De igual modo, los defensores de la pena capital, que no desean que se les asocie con la desacreditada máxima del «ojo por ojo», caen en la tentación de justificarla en virtud de un supuesto efecto disuasorio. Desgraciadamente para ellos, tal efecto disuasorio no parece haber sido corroborado de manera concluyente por la ciencia estadística. Si comparamos el número de asesinatos cometidos en estados norteamericanos donde existe pena de muerte con el mismo dato en estados donde no existe o no se aplica, no hallaremos diferencias significativas. O influyen demasiados factores para que la disuasión sea efectiva, o la posibilidad de acabar ante el verdugo preocupa poco a los asesinos en el momento de cometer su crimen. La personalidad del asesino, especialmente la del asesino profesional o la del terrorista, es muy diferente a la de otros delincuentes. Quizá se pueda disuadir a los ladrones, y, según algunos autores, es seguro que la pena de muerte disuadiría con total eficacia a los conductores que estacionan en doble fila. Pero los asesinos son bastante más duros. Además, el argumento del poder disuasorio es un argumento de corte utilitarista que poco tiene que ver con la idea de justicia. Al menos si por «justicia» entendemos dar a cada uno lo suyo, en este caso, lo que «cada uno merece o le corresponde», independientemente de otras consideraciones. La disuasión es otra cosa. En primer lugar, para maximizar el efecto sería preciso que las ejecuciones fuesen públicas, y en segundo lugar, el Estado pronto se daría cuenta de que tan disuasorio es ejecutar a un culpable como a un inocente. Lo único importante es que alguien sea culpado y ejecutado, y que el mayor número posible de personas lo vean y retengan esa imagen, una imagen indeleble que suponemos que los malhechores recordarán involuntariamente en el momento de empuñar el arma letal, inhibiendo así sus impulsos.

Pero la justicia retributiva tampoco está exenta de problemas.

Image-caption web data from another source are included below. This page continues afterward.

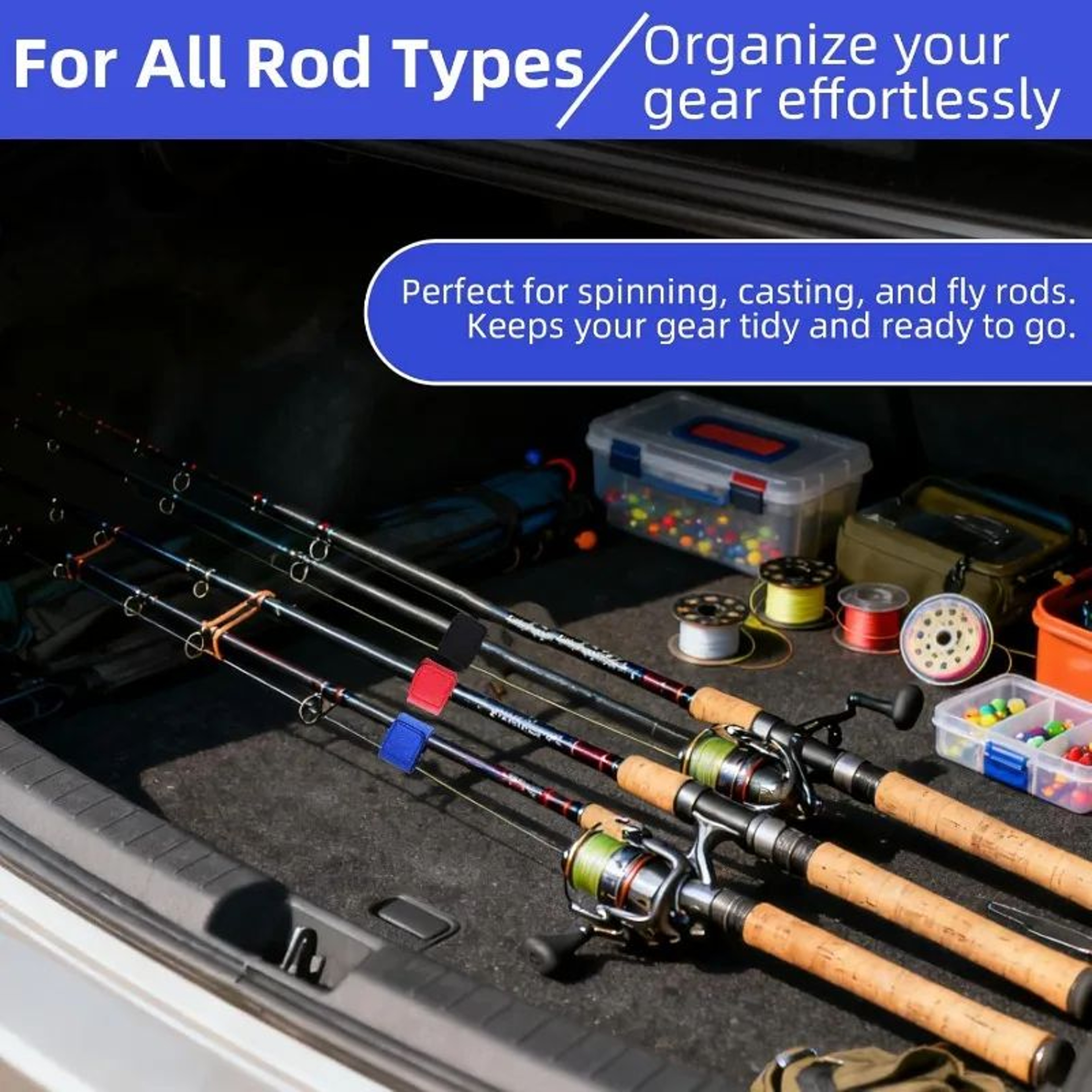 2 Piece Fishing Rod Straps For Casting Spinning And Fly Rods 3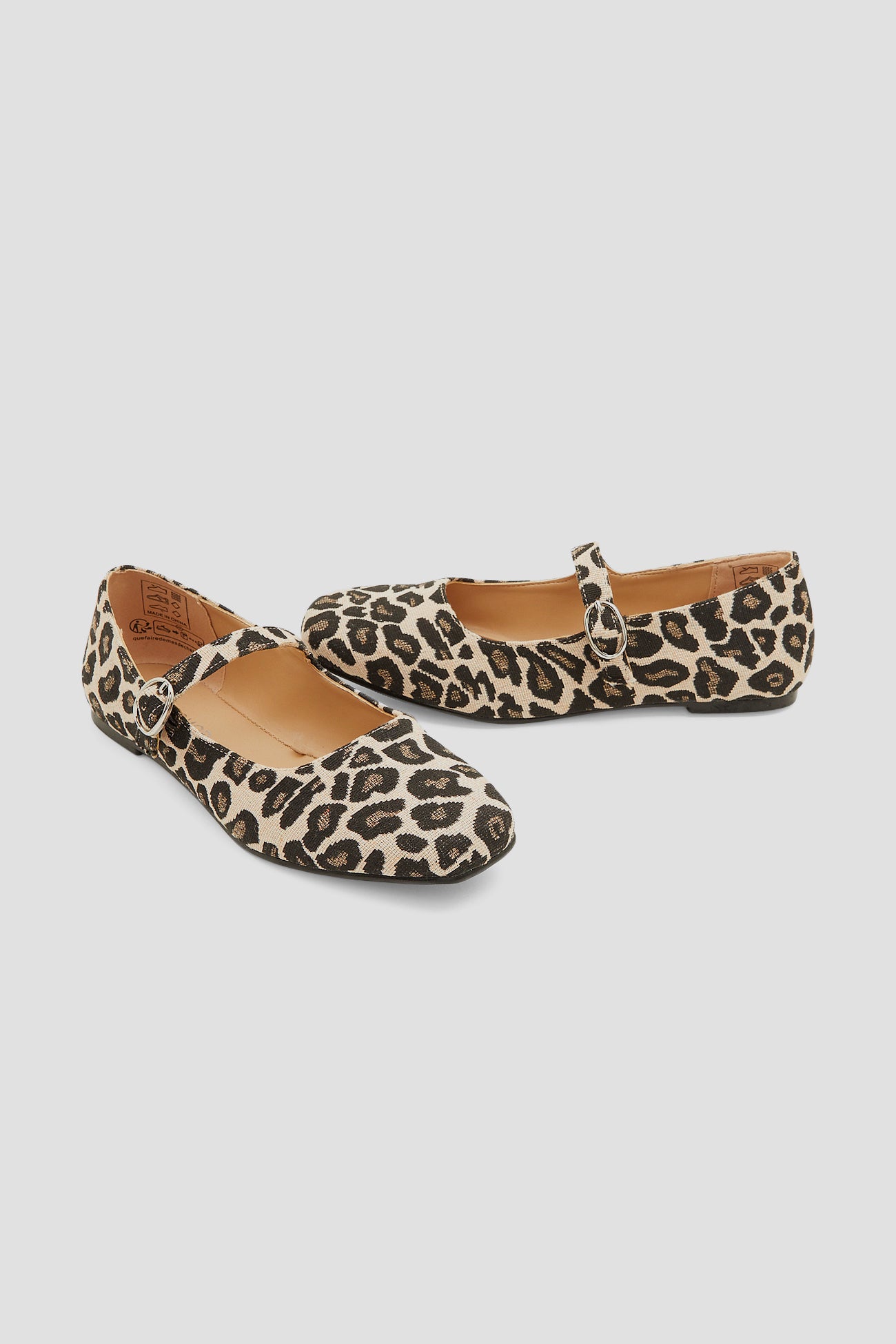 Faux leopardskin ballerinas - Camel print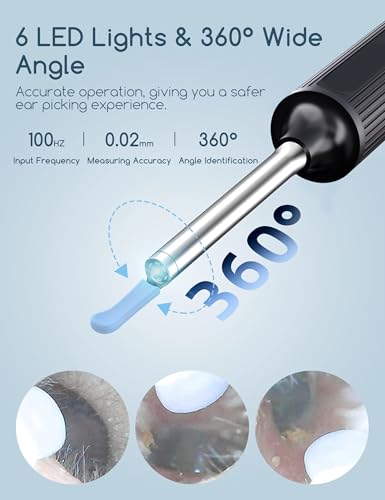 Ohrenschmalz Entferner Otoskop, Qimic WiFi Ohrreiniger, 1080P Ultradünne HD Drahtlos Wasserdicht Ohrenspiegel mit 3.5mm Linse und 6 LEDs für iPhone, iPad und Android-Smartphones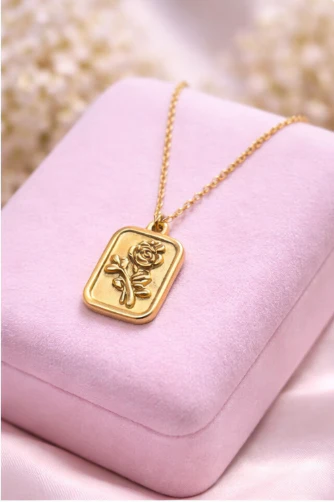 Golden Rose Square Pendant Necklace for Women – Anti-Tarnish Imitation Jewellery - Image 2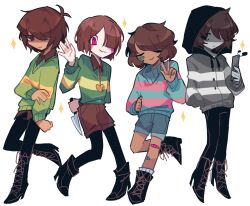 4others bandaid bandaid_on_cheek bandaid_on_face bandaid_on_knee bandaid_on_leg black_footwear black_hood black_leggings black_pants blank_stare blue_shirt blue_shorts blue_sweater blush brown_eyes brown_hair brown_shorts cellphone chara_(undertale) charamells closed_eyes collared_shirt colored_skin dark_skin deltarune denim denim_shorts frisk_(undertale) green_shirt grey_hoodie grey_shirt grey_skin hair_over_one_eye hand_in_pocket holding holding_knife holding_own_arm holding_phone holding_weapon hood hoodie jewelry knife kris_(deltarune) leggings locket multiple_others necklace other_focus pale_skin pants pendant phone quartet red_eyes shaded_face shirt short_hair shorts smile socks striped_clothes striped_hoodie striped_shirt sweater undertale v vessel_(deltarune) waving weapon white_background white_socks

Incluso aceptando que ciertos criminales horribles merecen la muerte, ¿cuántas veces habría que ejecutar a un Hitler o un Stalin para hacer justicia? Y, lo que es más importante, ¿cómo puede el Estado estar seguro de no ejecutar nunca a nadie que no sea el auténtico culpable? La realidad es que jueces y jurados distan mucho de ser infalibles. La mera posibilidad de ejecutar a un inocente (quizá el único error judicial que no podría nunca ser compensado ni indemnizado) debería bastar como argumento definitivo contra la pena capital, sobre todo para filósofos materialistas ateos como Bueno. Para el creyente, aun siendo gravísima la injusticia que se hace al ejecutar por error a un inocente, no todo está perdido. Siempre existe la posibilidad de que dicha injusticia sea reparada por la divinidad o por el karma. Sin embargo, cuando un ateo condena a muerte al acusado, la sentencia es irreversible, el fallo inapelable. ¿Cuántas personas estarían dispuestas a aceptar tamaña responsabilidad? Austin Cline, un humanista secular, ha formulado este argumento antes y mejor que yo.

En conclusión, hay al menos un argumento racional de peso (yo diría que incontestable) para mantener la abolición de la pena de muerte. ¿Por qué no discutirlo con Gustavo Bueno en lugar de insultarle o censurarle?